==== Quoted passage
By the time you read this, the third meeting in as many months of the INDIA bloc would have got over in Mumbai. Beyond the public statements, the deliberations would have, in all likelihood, focused on how to challenge the three electoral planks of Narendra Modi, namely nationalism, Hindutva and welfare measures.

In any battle, political or otherwise, the adversaries need to know the strengths and the weaknesses of the other before they can act. It is therefore important for the Indian Nationalist Developmental Inclusive Alliance (INDIA) to correctly assess the strengths and weaknesses of the NDA government headed by Narendra Modi during the past nine years.

In the next eight months preceding the Lok Sabha elections, expected in April/May 2024 (though some observers believe the exercise can be brought forward or postponed by several months), the government will no doubt claim major successes on the economic front.

With both management of optics and oratory being the strong points of the prime minister, one can reasonably expect headline-grabbing hype in the next few months.

Attempts to hide this government’s colossal mismanagement of the economy and its failure to deal with price rise, especially food inflation, and acute joblessness will undoubtedly be made.
========
==== Listed entries
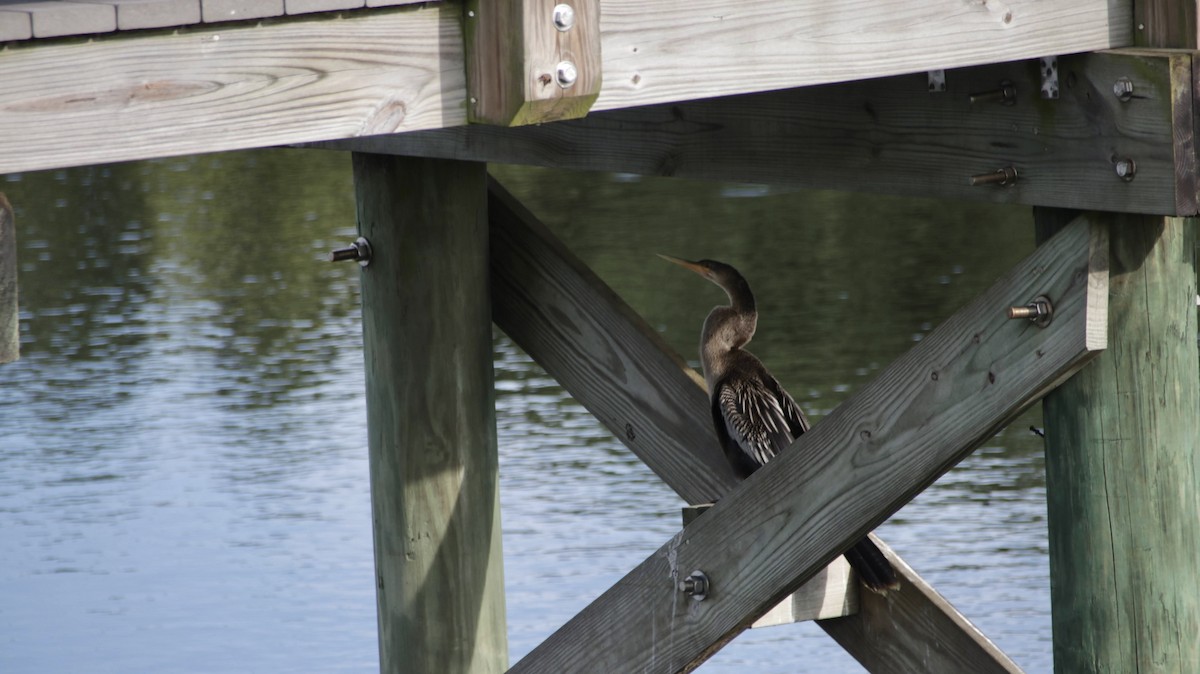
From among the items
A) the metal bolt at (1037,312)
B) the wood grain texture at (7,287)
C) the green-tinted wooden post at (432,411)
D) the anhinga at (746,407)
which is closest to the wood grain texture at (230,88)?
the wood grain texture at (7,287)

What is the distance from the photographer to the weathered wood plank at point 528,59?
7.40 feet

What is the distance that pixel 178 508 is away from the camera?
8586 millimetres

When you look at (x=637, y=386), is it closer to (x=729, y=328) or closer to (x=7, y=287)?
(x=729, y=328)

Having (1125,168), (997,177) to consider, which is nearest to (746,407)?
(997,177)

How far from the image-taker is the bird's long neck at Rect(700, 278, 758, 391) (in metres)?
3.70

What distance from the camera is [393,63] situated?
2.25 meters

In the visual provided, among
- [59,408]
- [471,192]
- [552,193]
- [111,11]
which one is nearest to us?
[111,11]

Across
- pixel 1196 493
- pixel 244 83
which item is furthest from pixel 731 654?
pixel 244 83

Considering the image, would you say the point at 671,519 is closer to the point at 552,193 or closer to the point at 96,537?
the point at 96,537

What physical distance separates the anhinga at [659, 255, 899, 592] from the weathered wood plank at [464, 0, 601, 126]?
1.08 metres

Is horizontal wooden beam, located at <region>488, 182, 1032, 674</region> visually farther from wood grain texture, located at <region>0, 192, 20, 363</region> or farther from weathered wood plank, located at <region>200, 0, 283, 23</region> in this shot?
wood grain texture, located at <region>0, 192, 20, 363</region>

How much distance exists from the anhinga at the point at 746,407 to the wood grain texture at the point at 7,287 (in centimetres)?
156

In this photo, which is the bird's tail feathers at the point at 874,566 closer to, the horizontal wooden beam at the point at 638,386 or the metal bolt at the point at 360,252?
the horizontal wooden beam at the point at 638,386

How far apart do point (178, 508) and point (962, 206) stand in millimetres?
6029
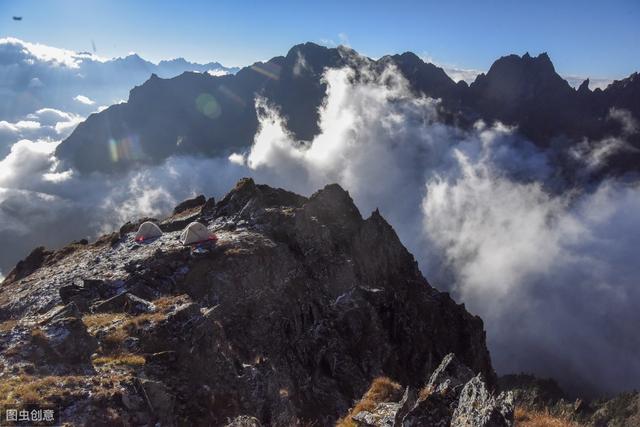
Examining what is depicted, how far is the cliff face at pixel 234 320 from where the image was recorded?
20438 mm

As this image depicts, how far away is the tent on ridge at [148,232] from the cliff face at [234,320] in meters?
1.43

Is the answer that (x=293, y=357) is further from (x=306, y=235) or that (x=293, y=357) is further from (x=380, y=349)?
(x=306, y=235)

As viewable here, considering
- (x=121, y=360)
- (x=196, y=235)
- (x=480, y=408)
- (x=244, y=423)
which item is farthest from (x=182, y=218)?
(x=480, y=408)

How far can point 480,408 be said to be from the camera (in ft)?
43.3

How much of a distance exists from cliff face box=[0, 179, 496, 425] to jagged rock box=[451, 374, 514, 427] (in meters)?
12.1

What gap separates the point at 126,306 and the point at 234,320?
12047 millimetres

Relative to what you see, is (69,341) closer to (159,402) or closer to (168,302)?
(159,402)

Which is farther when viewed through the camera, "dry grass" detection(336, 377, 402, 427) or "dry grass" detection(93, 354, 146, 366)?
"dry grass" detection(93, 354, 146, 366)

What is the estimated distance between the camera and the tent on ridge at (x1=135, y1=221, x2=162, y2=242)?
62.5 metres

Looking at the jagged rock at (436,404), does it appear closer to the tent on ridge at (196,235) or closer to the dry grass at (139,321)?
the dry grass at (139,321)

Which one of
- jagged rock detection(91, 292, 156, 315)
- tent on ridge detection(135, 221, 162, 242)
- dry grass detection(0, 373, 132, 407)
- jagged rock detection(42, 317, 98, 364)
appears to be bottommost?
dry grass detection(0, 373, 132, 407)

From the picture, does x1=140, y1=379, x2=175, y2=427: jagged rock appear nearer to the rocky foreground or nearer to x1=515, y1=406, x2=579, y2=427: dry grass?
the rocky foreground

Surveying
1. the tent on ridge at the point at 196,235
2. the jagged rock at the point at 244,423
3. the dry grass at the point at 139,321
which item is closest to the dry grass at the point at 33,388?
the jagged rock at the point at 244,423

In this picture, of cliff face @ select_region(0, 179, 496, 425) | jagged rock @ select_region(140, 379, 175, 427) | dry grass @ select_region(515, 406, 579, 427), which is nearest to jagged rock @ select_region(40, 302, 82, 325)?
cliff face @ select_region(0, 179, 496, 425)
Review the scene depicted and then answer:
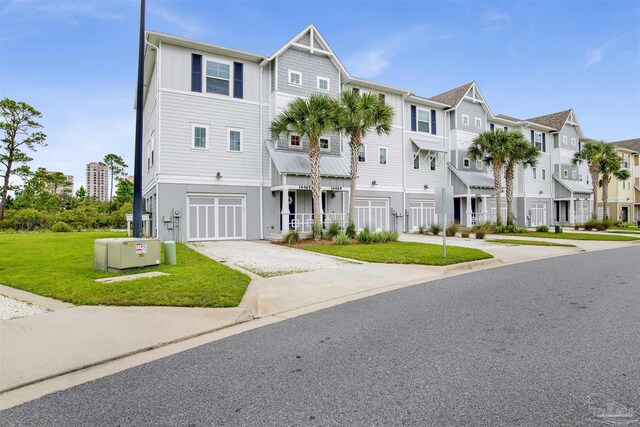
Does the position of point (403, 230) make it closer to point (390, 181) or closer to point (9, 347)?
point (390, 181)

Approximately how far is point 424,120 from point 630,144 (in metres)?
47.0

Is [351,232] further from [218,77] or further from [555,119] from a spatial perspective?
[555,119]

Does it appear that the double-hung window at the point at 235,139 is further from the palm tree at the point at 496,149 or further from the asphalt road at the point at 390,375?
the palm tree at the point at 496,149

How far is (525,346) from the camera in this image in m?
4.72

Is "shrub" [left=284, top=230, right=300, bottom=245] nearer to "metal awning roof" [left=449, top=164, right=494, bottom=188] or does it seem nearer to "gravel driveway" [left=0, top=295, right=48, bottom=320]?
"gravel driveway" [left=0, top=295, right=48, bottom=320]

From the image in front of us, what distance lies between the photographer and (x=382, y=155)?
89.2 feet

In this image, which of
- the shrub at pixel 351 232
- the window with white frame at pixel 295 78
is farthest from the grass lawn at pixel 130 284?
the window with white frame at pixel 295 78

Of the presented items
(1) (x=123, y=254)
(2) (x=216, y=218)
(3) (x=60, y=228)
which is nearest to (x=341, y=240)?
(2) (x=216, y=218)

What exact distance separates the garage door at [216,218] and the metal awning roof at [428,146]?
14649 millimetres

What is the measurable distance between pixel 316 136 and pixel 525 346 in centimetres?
========
§ Exercise task 1
What electoral planks of Narendra Modi does the article on the INDIA bloc list?
§ Exercise task 2
How might the article on the INDIA bloc go on? Continue it from its final sentence.

§ Final result 1
Nationalism, Hindutva and welfare measures.

§ Final result 2
A beginning has already been made by reducing the cost to the consumer for LPG cylinders, a sore point with a large section of the population. More such relaxations can be expected to be made before the election. The voters from the poor and the lower middle classes are the ones who have been hit the hardest by inflation and joblessness.

Paradoxically, they are the ones who voted for the BJP and Narendra Modi in large numbers in both 2014 and in 2019. The INDIA parties will be hoping that disillusionment has set in among them and they can be persuaded to vote for the Opposition alliance.

Since the 2019 Lok Sabha polls, the ordinary Indian has borne the brunt of food inflation and price rise. With the rise in the prices of essential commodities and the headline consumer price index escalating to 7.4 per cent in July, as compared to 4 per cent in June, the poor have been feeling the heat despite the free grains.


All other costs including for transportation, agriculture inputs, energy and fuel etc. having gone up, and real wages having come down, it has been an unusually tough time. The cuts made in the MNREGA made it worse.

Noted economist Jean Drèze in a recent study has shown that real wages of male agricultural workers, non-agricultural labourers and construction workers grew at less than 1 per cent between 2014–15 and 2021–22, the first eight years of Narendra Modi’s rule.

The decline was accentuated in 2022–23 when the growth rate of real wages for the first group was just 0.2 per cent and the other two sectors recorded a decline. The Indian economy is witnessing a decline in real income even as household expenditure is rising.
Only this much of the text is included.